## Assignment
In the listing below, find each line that holds "Tanzania" and list it.

## Excerpted records
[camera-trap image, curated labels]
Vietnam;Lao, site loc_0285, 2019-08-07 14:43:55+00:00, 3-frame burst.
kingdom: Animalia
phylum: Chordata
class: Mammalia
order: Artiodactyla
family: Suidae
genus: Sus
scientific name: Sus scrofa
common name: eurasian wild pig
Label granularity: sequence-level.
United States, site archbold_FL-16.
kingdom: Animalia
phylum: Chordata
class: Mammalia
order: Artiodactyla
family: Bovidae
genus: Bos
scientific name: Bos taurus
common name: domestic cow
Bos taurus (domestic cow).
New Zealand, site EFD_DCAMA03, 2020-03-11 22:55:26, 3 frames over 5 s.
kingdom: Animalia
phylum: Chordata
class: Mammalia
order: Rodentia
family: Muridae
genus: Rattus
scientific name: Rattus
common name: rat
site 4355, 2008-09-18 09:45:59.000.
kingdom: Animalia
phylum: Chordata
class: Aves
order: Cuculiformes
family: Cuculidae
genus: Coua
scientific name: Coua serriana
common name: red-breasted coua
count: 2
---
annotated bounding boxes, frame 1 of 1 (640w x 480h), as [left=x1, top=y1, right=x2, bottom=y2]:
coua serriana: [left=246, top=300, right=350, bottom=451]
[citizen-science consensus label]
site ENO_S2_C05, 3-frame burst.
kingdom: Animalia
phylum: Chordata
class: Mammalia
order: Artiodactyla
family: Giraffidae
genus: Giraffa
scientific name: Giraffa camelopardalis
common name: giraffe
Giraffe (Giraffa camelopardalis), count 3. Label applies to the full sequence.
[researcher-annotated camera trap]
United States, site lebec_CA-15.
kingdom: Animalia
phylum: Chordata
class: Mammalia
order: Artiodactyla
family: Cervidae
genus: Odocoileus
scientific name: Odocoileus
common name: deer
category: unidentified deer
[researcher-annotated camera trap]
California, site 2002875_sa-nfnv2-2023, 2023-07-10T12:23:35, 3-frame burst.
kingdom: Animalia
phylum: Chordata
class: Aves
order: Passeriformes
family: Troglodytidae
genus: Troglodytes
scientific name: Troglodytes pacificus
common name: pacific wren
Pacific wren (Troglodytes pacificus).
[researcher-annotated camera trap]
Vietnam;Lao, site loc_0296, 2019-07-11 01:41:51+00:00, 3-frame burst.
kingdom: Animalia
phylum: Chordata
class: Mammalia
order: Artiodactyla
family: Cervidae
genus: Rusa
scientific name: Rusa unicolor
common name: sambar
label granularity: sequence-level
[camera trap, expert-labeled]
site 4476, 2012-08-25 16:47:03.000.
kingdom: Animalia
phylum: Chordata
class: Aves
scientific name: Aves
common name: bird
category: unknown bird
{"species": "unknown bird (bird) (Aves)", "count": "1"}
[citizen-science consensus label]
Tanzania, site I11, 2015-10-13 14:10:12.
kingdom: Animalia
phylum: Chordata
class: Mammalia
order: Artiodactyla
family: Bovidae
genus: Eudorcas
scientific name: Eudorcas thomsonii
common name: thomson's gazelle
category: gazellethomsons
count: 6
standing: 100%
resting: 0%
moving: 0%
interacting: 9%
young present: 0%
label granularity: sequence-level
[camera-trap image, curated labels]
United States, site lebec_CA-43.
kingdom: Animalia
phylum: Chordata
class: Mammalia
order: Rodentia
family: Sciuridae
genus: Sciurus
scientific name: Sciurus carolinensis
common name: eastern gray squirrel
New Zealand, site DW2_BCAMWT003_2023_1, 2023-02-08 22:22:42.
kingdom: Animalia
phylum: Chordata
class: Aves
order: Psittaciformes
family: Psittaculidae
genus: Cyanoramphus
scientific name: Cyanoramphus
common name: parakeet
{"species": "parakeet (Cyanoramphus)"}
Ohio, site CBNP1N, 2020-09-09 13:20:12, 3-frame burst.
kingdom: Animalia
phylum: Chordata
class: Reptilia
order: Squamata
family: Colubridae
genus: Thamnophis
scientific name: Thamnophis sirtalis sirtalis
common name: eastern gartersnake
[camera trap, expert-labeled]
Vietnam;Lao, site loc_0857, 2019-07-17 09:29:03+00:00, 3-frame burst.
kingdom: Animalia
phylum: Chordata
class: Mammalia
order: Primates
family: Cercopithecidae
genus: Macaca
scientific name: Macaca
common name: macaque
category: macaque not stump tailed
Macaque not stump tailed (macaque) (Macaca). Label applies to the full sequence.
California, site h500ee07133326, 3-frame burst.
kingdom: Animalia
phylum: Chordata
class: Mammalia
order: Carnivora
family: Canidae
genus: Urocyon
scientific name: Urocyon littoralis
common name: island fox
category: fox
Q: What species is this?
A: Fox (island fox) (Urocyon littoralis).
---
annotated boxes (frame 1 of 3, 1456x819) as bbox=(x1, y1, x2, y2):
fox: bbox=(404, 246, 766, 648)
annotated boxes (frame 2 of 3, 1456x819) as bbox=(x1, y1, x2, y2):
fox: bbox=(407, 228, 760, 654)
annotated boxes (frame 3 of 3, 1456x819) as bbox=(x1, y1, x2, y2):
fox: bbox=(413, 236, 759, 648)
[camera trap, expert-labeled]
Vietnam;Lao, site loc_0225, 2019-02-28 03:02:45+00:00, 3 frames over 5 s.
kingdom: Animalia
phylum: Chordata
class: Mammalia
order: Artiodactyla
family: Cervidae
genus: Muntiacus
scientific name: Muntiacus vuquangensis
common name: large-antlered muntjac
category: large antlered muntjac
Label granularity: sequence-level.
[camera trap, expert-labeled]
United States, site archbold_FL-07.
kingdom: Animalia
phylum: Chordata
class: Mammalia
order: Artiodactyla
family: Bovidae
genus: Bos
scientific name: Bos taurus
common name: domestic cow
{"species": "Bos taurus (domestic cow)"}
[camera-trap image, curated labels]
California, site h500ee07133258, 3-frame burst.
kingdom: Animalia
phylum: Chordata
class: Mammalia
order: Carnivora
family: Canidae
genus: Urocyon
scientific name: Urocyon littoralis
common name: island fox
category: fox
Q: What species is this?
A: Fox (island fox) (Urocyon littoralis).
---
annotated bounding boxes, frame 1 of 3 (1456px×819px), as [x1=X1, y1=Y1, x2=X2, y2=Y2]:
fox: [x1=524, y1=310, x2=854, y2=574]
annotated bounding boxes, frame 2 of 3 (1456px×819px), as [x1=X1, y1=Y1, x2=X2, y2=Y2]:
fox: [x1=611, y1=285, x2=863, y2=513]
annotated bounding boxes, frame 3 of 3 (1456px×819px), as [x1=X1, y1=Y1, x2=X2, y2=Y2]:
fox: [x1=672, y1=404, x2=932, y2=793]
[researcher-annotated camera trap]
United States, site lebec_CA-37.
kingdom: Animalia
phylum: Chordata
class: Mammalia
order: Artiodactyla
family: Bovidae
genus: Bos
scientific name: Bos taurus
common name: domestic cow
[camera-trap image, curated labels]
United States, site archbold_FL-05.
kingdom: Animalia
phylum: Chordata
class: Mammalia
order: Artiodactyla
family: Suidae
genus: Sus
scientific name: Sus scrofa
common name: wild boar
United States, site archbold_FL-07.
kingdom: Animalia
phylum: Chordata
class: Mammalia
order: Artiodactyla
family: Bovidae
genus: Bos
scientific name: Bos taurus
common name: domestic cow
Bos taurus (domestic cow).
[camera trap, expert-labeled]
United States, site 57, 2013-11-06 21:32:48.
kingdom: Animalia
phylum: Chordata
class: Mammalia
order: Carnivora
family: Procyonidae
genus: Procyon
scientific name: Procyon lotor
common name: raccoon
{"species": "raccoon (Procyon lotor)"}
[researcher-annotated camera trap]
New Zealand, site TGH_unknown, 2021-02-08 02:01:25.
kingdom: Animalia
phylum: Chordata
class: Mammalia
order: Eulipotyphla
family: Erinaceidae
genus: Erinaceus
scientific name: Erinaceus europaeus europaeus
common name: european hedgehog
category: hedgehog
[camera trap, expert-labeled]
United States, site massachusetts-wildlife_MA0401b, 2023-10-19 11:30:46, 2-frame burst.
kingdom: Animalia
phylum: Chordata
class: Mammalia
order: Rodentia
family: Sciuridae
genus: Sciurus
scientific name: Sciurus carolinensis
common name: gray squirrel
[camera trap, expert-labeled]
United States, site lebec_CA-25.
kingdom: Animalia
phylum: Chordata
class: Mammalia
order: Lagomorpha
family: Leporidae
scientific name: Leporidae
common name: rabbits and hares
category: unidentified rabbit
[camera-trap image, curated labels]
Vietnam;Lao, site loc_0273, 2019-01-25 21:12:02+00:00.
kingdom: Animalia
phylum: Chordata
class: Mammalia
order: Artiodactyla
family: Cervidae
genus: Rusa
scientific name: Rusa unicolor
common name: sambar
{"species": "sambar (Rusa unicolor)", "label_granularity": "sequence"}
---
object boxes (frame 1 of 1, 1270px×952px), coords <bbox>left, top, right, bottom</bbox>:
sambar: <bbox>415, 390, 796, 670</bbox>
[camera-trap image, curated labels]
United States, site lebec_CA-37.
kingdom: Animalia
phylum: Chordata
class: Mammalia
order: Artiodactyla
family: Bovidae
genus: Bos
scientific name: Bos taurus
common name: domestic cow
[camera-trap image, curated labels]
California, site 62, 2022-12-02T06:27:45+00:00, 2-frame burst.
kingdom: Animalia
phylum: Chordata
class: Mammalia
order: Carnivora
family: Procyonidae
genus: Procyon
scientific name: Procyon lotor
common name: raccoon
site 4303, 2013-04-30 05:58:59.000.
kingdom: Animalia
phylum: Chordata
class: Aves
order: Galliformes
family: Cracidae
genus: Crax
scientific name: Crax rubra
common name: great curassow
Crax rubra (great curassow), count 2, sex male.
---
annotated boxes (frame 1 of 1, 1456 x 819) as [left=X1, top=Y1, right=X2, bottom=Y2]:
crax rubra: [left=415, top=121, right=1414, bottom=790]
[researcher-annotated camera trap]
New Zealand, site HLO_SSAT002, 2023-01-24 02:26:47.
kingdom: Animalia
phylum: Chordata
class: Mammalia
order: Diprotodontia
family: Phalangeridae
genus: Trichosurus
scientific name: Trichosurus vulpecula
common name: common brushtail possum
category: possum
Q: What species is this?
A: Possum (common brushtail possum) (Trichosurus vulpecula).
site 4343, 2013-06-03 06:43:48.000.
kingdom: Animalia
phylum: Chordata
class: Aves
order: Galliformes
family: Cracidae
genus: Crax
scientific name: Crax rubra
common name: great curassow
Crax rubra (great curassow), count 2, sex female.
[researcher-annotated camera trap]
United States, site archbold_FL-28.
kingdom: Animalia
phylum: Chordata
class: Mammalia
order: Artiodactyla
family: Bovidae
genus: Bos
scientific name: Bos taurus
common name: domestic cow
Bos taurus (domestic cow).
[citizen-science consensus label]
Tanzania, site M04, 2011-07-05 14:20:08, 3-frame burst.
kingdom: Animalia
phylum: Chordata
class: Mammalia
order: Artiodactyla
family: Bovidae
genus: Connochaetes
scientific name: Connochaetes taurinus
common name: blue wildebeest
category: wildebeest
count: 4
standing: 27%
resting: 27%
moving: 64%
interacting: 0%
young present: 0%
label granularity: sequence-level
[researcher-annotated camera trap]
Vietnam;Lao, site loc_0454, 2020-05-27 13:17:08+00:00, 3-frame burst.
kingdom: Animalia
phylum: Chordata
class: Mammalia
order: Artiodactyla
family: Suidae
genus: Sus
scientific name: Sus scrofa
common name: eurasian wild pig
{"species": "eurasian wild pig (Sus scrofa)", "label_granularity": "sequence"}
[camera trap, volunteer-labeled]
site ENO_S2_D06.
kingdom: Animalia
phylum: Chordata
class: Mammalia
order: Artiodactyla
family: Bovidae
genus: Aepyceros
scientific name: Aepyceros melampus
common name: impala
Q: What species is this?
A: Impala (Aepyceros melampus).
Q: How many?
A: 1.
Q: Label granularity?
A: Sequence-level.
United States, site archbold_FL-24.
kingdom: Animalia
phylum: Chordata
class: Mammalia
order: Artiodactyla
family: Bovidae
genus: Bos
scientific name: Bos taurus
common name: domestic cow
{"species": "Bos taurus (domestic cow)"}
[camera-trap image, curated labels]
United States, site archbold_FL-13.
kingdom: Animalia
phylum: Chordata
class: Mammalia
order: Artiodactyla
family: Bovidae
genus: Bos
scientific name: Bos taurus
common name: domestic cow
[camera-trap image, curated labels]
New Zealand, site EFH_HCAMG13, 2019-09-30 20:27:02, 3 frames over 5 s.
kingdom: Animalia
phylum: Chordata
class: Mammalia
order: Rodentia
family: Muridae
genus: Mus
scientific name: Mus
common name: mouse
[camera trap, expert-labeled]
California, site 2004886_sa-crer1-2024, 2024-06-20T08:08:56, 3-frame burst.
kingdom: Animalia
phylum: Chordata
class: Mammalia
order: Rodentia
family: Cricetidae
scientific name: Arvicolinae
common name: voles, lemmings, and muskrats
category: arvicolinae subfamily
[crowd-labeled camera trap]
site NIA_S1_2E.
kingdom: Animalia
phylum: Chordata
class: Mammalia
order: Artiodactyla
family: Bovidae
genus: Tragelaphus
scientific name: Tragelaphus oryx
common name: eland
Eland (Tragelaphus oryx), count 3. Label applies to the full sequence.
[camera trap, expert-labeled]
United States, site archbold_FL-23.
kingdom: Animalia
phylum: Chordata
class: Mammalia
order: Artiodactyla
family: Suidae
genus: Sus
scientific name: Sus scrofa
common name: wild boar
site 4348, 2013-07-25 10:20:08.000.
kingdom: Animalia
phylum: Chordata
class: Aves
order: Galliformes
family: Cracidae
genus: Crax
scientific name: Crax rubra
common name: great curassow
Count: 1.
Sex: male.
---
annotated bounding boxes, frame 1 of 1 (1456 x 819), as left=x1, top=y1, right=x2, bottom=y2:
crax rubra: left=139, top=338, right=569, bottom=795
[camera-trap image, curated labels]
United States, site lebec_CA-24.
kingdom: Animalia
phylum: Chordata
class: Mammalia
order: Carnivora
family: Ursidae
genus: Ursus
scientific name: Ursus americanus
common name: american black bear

## Expected answer
Tanzania, site I11, 2015-10-13 14:10:12.
Tanzania, site M04, 2011-07-05 14:20:08, 3-frame burst.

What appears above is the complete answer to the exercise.